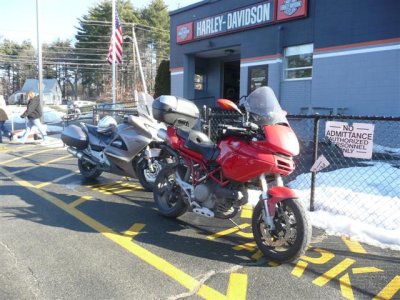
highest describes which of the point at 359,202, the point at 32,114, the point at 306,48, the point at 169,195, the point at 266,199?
the point at 306,48

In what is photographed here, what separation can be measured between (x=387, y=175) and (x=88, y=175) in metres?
5.54

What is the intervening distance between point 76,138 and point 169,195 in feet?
9.88

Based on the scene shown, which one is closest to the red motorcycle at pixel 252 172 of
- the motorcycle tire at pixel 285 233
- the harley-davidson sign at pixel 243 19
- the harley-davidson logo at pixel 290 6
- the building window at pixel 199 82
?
the motorcycle tire at pixel 285 233

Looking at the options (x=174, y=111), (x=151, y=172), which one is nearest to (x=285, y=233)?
(x=174, y=111)

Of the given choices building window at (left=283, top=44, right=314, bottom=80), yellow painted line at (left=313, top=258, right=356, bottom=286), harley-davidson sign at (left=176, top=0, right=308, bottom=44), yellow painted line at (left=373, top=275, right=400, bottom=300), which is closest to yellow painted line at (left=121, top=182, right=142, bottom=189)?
yellow painted line at (left=313, top=258, right=356, bottom=286)

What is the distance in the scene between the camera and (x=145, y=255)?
155 inches

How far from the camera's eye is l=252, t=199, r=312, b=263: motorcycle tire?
141 inches

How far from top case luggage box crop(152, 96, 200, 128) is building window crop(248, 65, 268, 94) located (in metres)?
10.2

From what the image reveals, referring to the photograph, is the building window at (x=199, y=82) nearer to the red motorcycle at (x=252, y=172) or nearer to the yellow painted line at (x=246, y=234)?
the red motorcycle at (x=252, y=172)

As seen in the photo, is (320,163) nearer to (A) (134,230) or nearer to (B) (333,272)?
(B) (333,272)

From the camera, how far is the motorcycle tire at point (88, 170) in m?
7.42

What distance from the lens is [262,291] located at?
3.24 m

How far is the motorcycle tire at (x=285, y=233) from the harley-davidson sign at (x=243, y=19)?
35.9ft

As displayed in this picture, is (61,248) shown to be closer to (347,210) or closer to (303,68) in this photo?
(347,210)
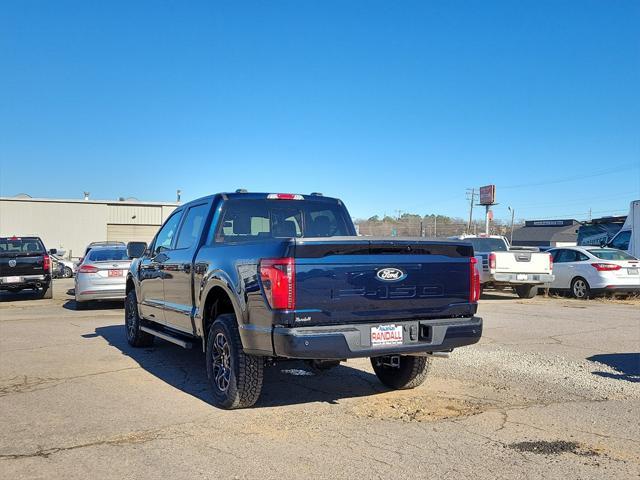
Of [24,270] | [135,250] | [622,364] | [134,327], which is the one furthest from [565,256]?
[24,270]

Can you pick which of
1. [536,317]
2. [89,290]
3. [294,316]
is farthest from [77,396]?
[536,317]

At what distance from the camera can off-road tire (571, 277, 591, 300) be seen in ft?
54.0

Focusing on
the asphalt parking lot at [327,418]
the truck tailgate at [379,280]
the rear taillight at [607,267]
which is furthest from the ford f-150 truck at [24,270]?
the rear taillight at [607,267]

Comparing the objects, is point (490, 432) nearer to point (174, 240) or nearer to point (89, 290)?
point (174, 240)

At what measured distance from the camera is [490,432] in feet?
15.6

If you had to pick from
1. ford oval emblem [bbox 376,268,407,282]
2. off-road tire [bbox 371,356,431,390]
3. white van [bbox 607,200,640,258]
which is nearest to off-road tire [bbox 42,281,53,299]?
off-road tire [bbox 371,356,431,390]

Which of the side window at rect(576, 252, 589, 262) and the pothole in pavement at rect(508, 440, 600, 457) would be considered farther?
the side window at rect(576, 252, 589, 262)

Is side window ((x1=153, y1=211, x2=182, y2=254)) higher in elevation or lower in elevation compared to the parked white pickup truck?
higher

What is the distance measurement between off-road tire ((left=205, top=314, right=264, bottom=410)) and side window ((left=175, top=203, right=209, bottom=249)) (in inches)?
56.3

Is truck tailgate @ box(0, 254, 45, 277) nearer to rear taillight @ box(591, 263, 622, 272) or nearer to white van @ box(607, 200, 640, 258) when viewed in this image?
rear taillight @ box(591, 263, 622, 272)

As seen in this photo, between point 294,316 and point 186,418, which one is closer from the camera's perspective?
point 294,316

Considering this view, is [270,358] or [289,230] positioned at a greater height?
[289,230]

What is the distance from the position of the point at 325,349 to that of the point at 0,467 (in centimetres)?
237

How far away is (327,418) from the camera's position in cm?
518
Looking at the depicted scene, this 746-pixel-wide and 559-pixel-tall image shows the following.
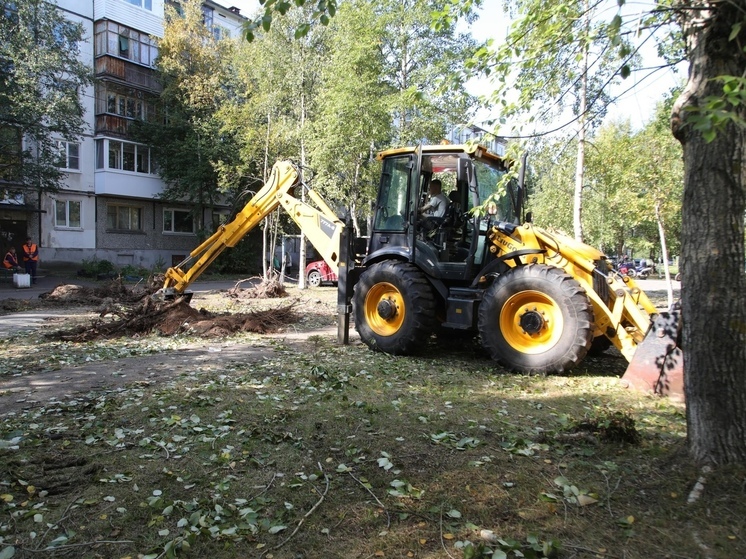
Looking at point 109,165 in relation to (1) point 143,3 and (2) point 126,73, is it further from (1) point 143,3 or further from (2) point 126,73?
(1) point 143,3

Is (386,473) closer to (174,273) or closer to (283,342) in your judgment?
(283,342)

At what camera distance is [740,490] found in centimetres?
322

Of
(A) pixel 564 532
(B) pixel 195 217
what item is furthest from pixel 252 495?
(B) pixel 195 217

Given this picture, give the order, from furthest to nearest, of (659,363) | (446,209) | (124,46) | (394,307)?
(124,46) → (394,307) → (446,209) → (659,363)

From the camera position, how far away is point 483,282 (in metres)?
7.91

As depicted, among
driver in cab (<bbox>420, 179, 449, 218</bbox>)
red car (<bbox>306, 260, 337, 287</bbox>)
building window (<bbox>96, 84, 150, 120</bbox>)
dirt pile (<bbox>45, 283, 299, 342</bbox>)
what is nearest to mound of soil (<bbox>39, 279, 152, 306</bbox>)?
dirt pile (<bbox>45, 283, 299, 342</bbox>)

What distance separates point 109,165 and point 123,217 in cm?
301

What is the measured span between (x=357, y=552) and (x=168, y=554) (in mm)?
1019

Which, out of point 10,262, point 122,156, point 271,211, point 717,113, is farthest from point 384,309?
point 122,156

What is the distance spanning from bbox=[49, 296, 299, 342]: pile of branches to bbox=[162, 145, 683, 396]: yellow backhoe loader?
85.0 inches

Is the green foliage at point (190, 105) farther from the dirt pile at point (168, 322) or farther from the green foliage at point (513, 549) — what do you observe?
the green foliage at point (513, 549)

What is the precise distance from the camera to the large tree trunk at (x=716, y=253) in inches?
131

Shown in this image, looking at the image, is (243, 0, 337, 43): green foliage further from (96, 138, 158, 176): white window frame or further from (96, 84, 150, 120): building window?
(96, 84, 150, 120): building window

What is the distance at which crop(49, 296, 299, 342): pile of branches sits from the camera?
10023 mm
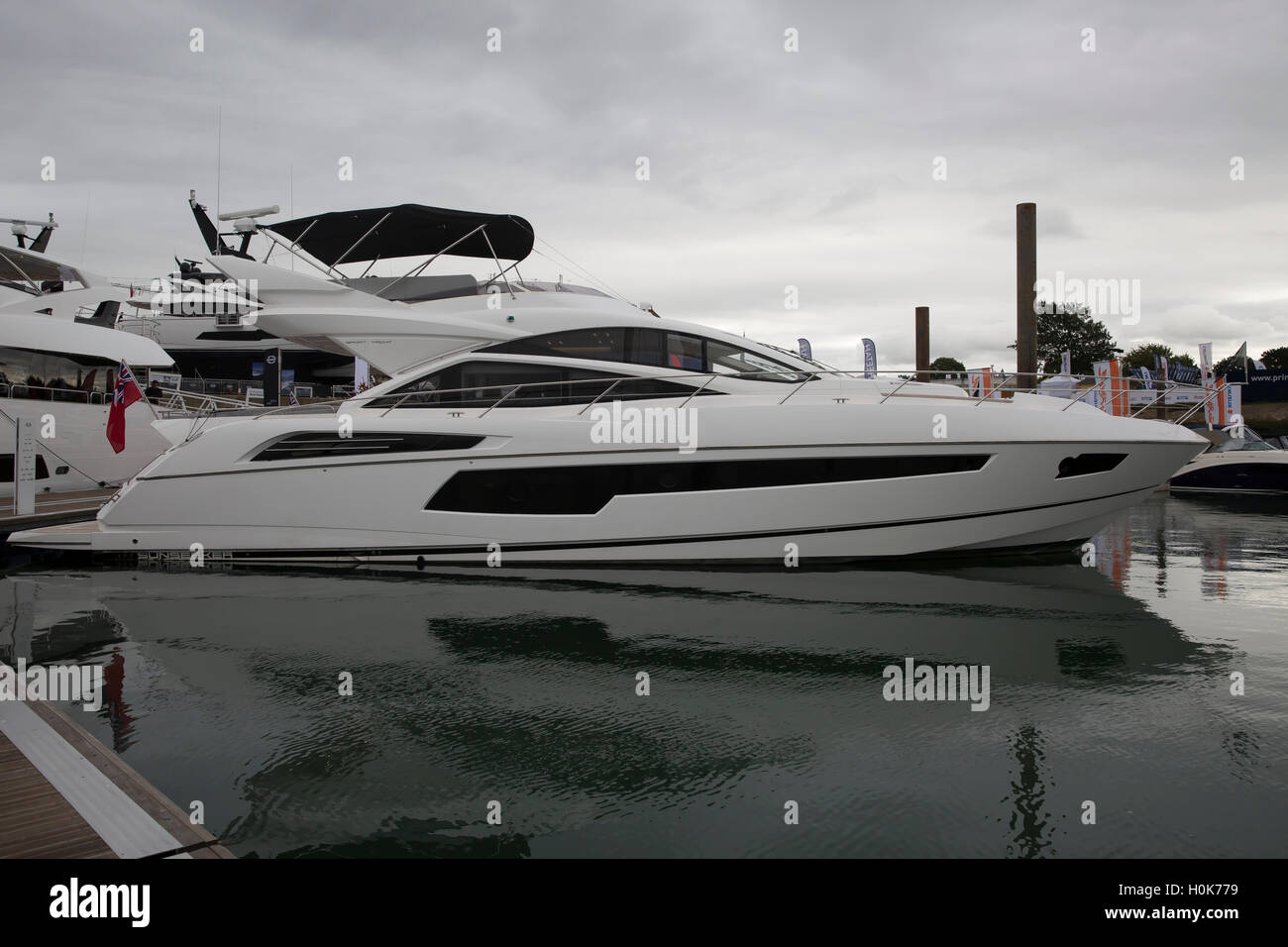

• Your task:
Please retype every one of the lines above word for word, leaving out the pictures.

• Exercise result:
highest describes which of the point at 359,202, the point at 32,114, the point at 306,48, the point at 169,195, the point at 266,199?
the point at 306,48

In what is photographed here, what separation can be measured between (x=387, y=175) and (x=88, y=175) in metres?
5.54

What is the intervening distance between point 76,138 and point 169,195 in feet?
9.88

Based on the scene shown, which one is closest to the red motorcycle at pixel 252 172 of
- the motorcycle tire at pixel 285 233
- the harley-davidson sign at pixel 243 19
- the harley-davidson logo at pixel 290 6
- the building window at pixel 199 82
?
the motorcycle tire at pixel 285 233

Looking at the options (x=174, y=111), (x=151, y=172), which one is nearest to (x=285, y=233)?
(x=174, y=111)

Of the given choices building window at (left=283, top=44, right=314, bottom=80), yellow painted line at (left=313, top=258, right=356, bottom=286), harley-davidson sign at (left=176, top=0, right=308, bottom=44), yellow painted line at (left=373, top=275, right=400, bottom=300), which is closest to yellow painted line at (left=121, top=182, right=142, bottom=189)?
yellow painted line at (left=313, top=258, right=356, bottom=286)

What is the distance in the scene between the camera and (x=145, y=255)?
155 inches

How far from the camera's eye is l=252, t=199, r=312, b=263: motorcycle tire?
141 inches

How far from top case luggage box crop(152, 96, 200, 128) is building window crop(248, 65, 268, 94) located (in metres)?
10.2

From what the image reveals, referring to the photograph, is the building window at (x=199, y=82) nearer to the red motorcycle at (x=252, y=172) or nearer to the yellow painted line at (x=246, y=234)?
the red motorcycle at (x=252, y=172)

As seen in the photo, is (320,163) nearer to (A) (134,230) or nearer to (B) (333,272)?
(B) (333,272)

From the camera, how far is the motorcycle tire at point (88, 170) in m?
7.42

What distance from the lens is [262,291] located at?
3.24 m

How far is the motorcycle tire at (x=285, y=233) from the harley-davidson sign at (x=243, y=19)?
35.9ft

As displayed in this picture, is (61,248) shown to be closer to (347,210) or closer to (303,68) in this photo?
(347,210)
Of [24,270] | [135,250] | [622,364] | [134,327], which is the one furthest from [565,256]?
[24,270]

Can you pick which of
1. [536,317]
2. [89,290]
3. [294,316]
is farthest from [77,396]?
[536,317]

At what distance from the camera can off-road tire (571, 277, 591, 300) be seen in ft?
54.0

Focusing on
the asphalt parking lot at [327,418]
the truck tailgate at [379,280]
the rear taillight at [607,267]
which is furthest from the ford f-150 truck at [24,270]?
the rear taillight at [607,267]

Comparing the objects, is point (490, 432) nearer to point (174, 240) or nearer to point (89, 290)?
point (174, 240)

At what measured distance from the camera is [490,432] in feet?
15.6

If you had to pick from
1. ford oval emblem [bbox 376,268,407,282]
2. off-road tire [bbox 371,356,431,390]
3. white van [bbox 607,200,640,258]
which is nearest to off-road tire [bbox 42,281,53,299]?
off-road tire [bbox 371,356,431,390]

Which of the side window at rect(576, 252, 589, 262) and the pothole in pavement at rect(508, 440, 600, 457) would be considered farther?
the side window at rect(576, 252, 589, 262)

Is side window ((x1=153, y1=211, x2=182, y2=254)) higher in elevation or lower in elevation compared to the parked white pickup truck?
higher

What is the distance measurement between off-road tire ((left=205, top=314, right=264, bottom=410)) and side window ((left=175, top=203, right=209, bottom=249)) (in inches)?
56.3

Is truck tailgate @ box(0, 254, 45, 277) nearer to rear taillight @ box(591, 263, 622, 272) or nearer to white van @ box(607, 200, 640, 258) when viewed in this image?
rear taillight @ box(591, 263, 622, 272)

As seen in this photo, between point 294,316 and point 186,418, which one is closer from the camera's perspective?
point 294,316

Considering this view, is [270,358] or [289,230] positioned at a greater height?
[289,230]

What is the distance from the position of the point at 325,349 to that of the point at 0,467 (in centimetres)?
237

How far away is (327,418) from the camera's position in cm?
518
Looking at the depicted scene, this 746-pixel-wide and 559-pixel-tall image shows the following.
Looking at point 109,165 in relation to (1) point 143,3 and (2) point 126,73, is it further from (1) point 143,3 or further from (2) point 126,73?
(1) point 143,3

Is (386,473) closer to (174,273) or closer to (283,342) in your judgment?
(283,342)

At what camera distance is [740,490] found in centimetres?
322

Of
(A) pixel 564 532
(B) pixel 195 217
what item is furthest from pixel 252 495?
(B) pixel 195 217

Given this picture, give the order, from furthest to nearest, of (659,363) | (446,209) | (124,46) | (394,307)?
(124,46) → (394,307) → (446,209) → (659,363)

From the camera position, how far away is point 483,282 (in metres)?
7.91

As depicted, among
driver in cab (<bbox>420, 179, 449, 218</bbox>)
red car (<bbox>306, 260, 337, 287</bbox>)
building window (<bbox>96, 84, 150, 120</bbox>)
dirt pile (<bbox>45, 283, 299, 342</bbox>)
what is nearest to mound of soil (<bbox>39, 279, 152, 306</bbox>)?
dirt pile (<bbox>45, 283, 299, 342</bbox>)

What distance separates point 109,165 and point 123,217 in cm?
301

What is the measured span between (x=357, y=552) and (x=168, y=554) (in mm)?
1019

Which, out of point 10,262, point 122,156, point 271,211, point 717,113, is farthest from point 384,309?
point 122,156

What is the distance spanning from bbox=[49, 296, 299, 342]: pile of branches to bbox=[162, 145, 683, 396]: yellow backhoe loader?
85.0 inches

Is the green foliage at point (190, 105) farther from the dirt pile at point (168, 322) or farther from the green foliage at point (513, 549) — what do you observe?
the green foliage at point (513, 549)

What is the precise distance from the camera to the large tree trunk at (x=716, y=253) in inches?
131

Shown in this image, looking at the image, is (243, 0, 337, 43): green foliage further from (96, 138, 158, 176): white window frame or further from (96, 84, 150, 120): building window?
(96, 84, 150, 120): building window

What is the distance at which crop(49, 296, 299, 342): pile of branches sits from the camera?
10023 mm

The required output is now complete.